The characters actively face the camera, changing not just the rhythm of the film, but the full picture that we are allowed to see. When they do that, we no longer see a private life. They know they are being watched and look at the others in the play from the perspective of a predator.

"It's so fucking happy to be a modern woman". )

It was the first night that Fleabag and Boo had just set up the café, and they were celebrating when they raised their glasses.

The embodiment of modern women in the play is philosophical. The first is manifested in the pursuit of a career, whether it is the second season of business women building their own empire, Claire's yearning for Finland, the godmother's opening of an avant-garde "Sexhibition" or Fleabag and his friends opening a café. The personality independence brought about by economic independence makes the struggles in women's lives more modern and convincing, which is a metaphor for the public's expectations of modern women.

The second is the control of the body, and talk and selectivity have become the two constituent elements of modern women, which is undoubtedly positive. In the play, Fleabag somewhat blurs the boundaries of the right to use, leading to a moral decline (so much so that it cannot call itself a feminist).

Using a statue as an anchor in the blue ocean, Fleabag depicts the ultimate proposition of modern women: the awakening of subjectivity, and the freedom of choice that comes with it.

The statue that appeared in the first episode of the first season was modeled after Fleabag's mother, and the sculpture was of a headless kneeling nude woman. Fleabag stole it home in exchange for money, more like a pungent metaphorical satire. When she found out in the taxi that this perfect body resembled her own body, she smiled meaningfully.

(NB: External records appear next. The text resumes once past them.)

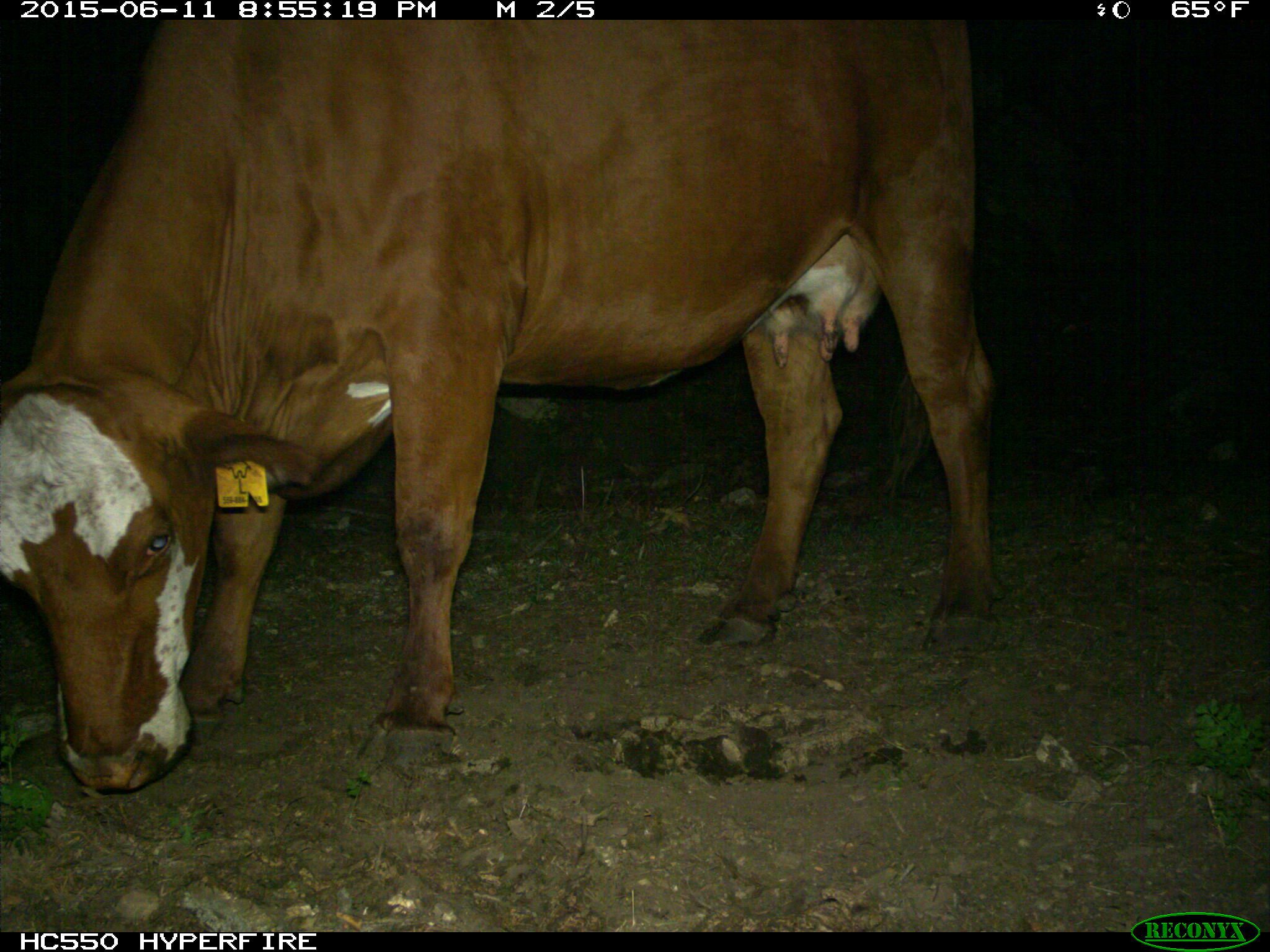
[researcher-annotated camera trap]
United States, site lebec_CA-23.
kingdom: Animalia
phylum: Chordata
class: Mammalia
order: Artiodactyla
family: Bovidae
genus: Bos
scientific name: Bos taurus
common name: domestic cow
Bos taurus (domestic cow).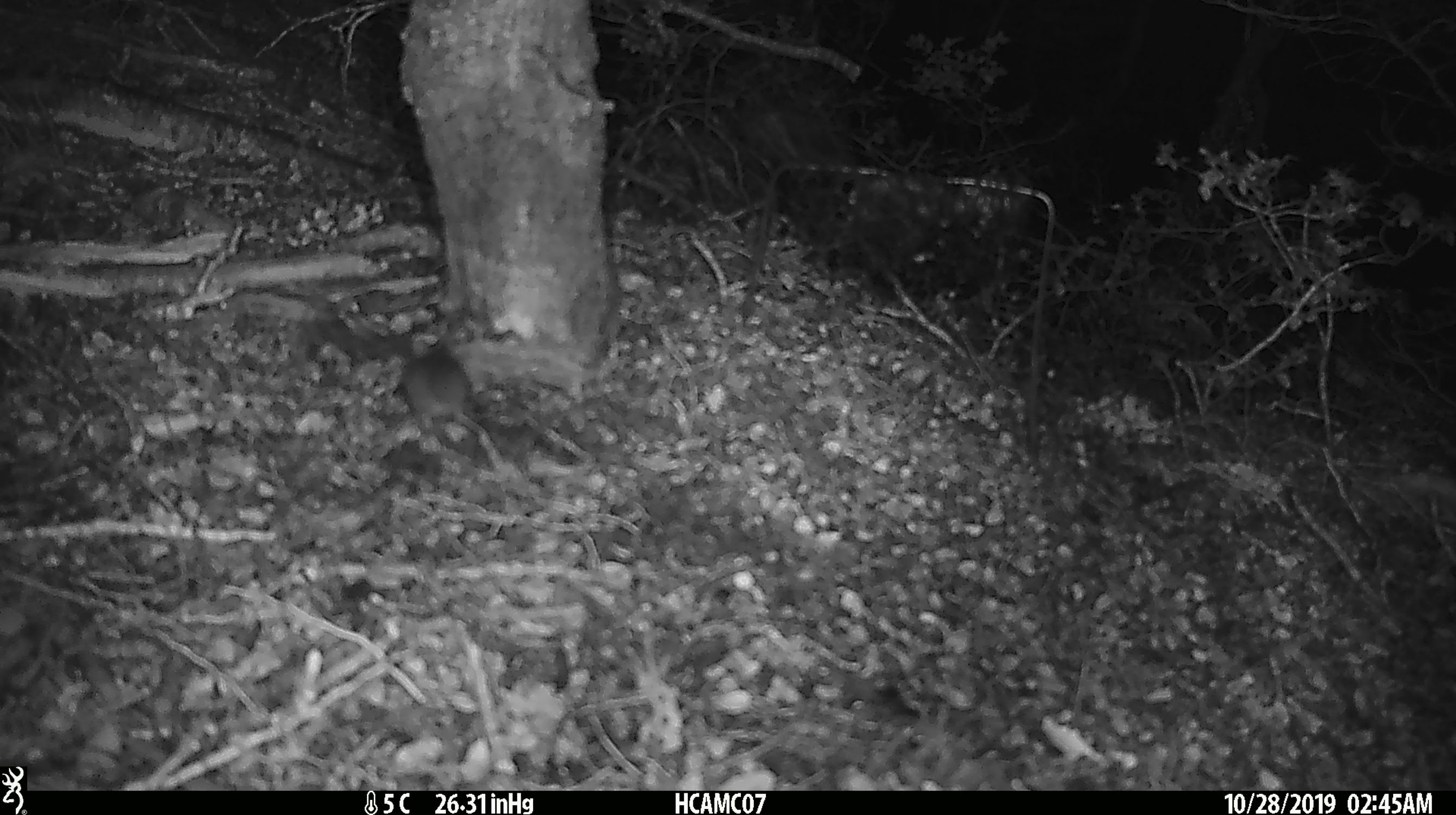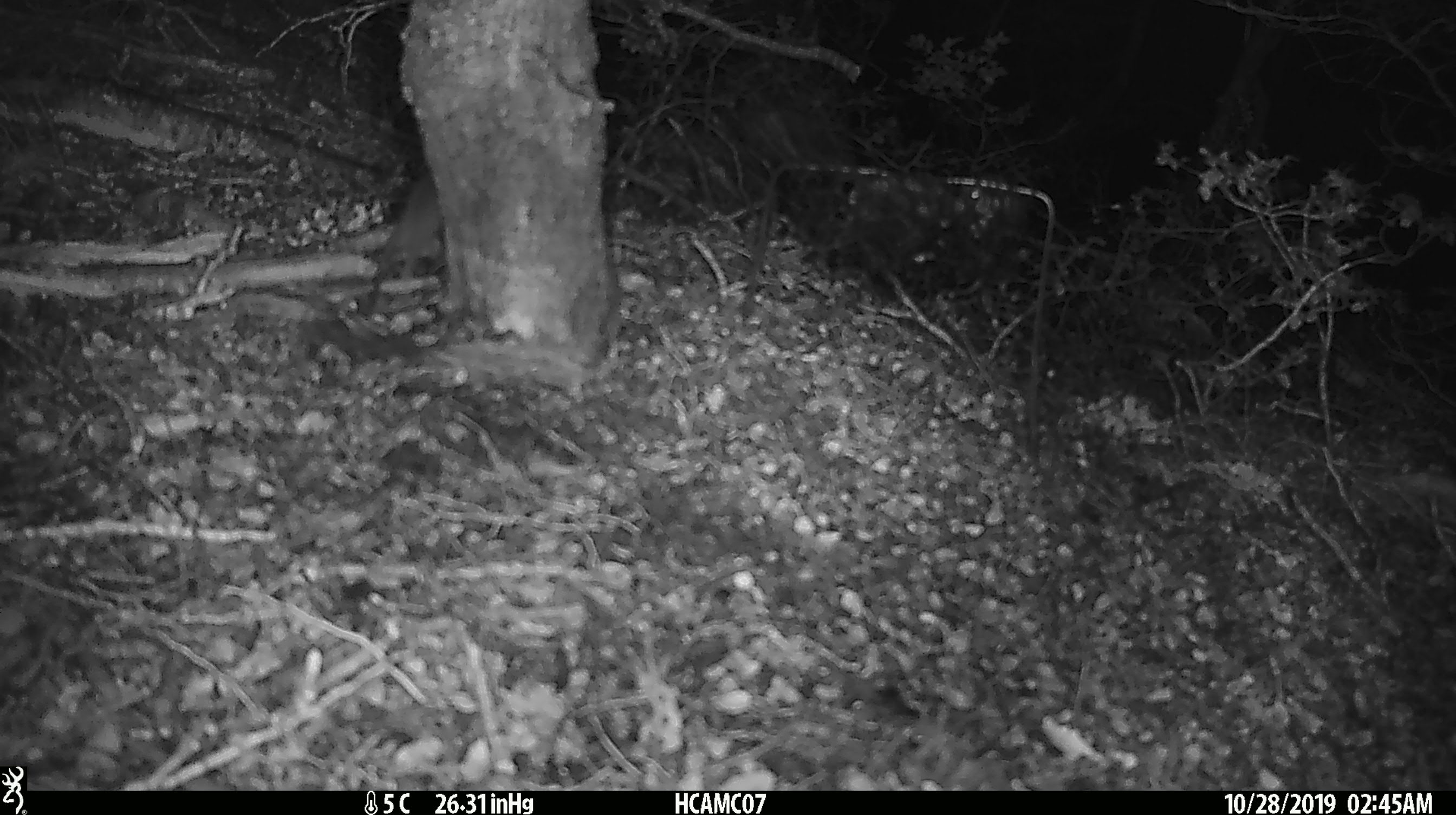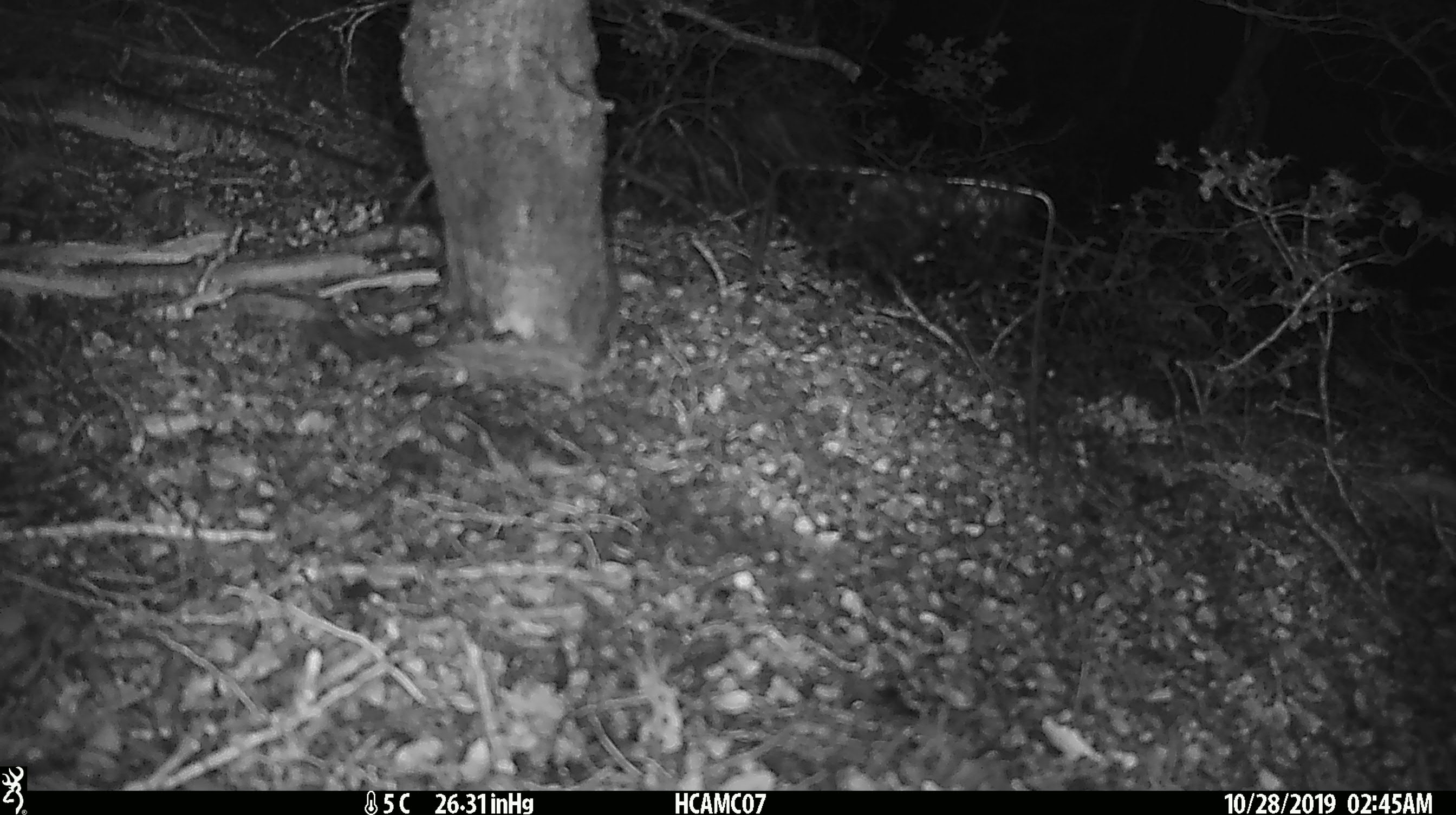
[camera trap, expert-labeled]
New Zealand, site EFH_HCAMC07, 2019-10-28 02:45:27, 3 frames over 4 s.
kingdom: Animalia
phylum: Chordata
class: Mammalia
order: Rodentia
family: Muridae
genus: Mus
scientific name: Mus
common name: mouse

When we look at Fleabag, we are looking at something
When we look at Fleabag, we are looking at something

The statue later became Claire's birthday present, and the second season was awarded as a trophy to a successful business woman, which led Fleabag to intersect with her, which led to a discussion about "female reconciliation".

When we look at Fleabag, we are looking at something
When we look at Fleabag, we are looking at something

The materialization of the statue, the beauty of being gazed upon, becomes a mirror, refracting the existence dilemmas of different women in different periods, constituting a group portrait of women, and obtaining transcendent condensation.

And just as business women have embraced "carnal statues" as a portrayal of their own success (lingering carnal judgment), irony has reached its peak. That is also the common dilemma faced by all minorities.

When we look at Fleabag, we are looking at something
When we look at Fleabag, we are looking at something

The perception of "Feminist" (feminist).

When we look at Fleabag, we are looking at something

National Theater Live version

At the end of the second season, Fleabag carefully took out the statue and showed it to us, by which time we already knew that she had accepted herself calmly, no longer afraid and anxious.

As the 12 episodes go by, we see Fleabag's discourse diminished and more opaque, pushing the camera away in the last scene. When she walks away, we are no longer allowed to follow. When she was happier, we gradually realized that the show was also coming to an end. She had to escape from the audience, from the performance. Instead of uttering a word, the ending has a personal power.

When we look at Fleabag, we are looking at something
When we look at Fleabag, we are looking at something
When we look at Fleabag, we are looking at something

"The nameless woman living in London, if any, is a shadow of you and me. When you get better, it's too late to say goodbye. ”

When we look at Fleabag, we are looking at something

PS: Fleabag was named the eighth of the "100 Best TV Series of the 21st Century" by The Guardian, and won five awards at the 71st Emmy Awards, including the best drama series in the comedy category.

Phoebe Waller-Bridge wrote, starred and produced in Fleabag and won best actress and screenwriter in a comedy at the 71st Emmy Awards.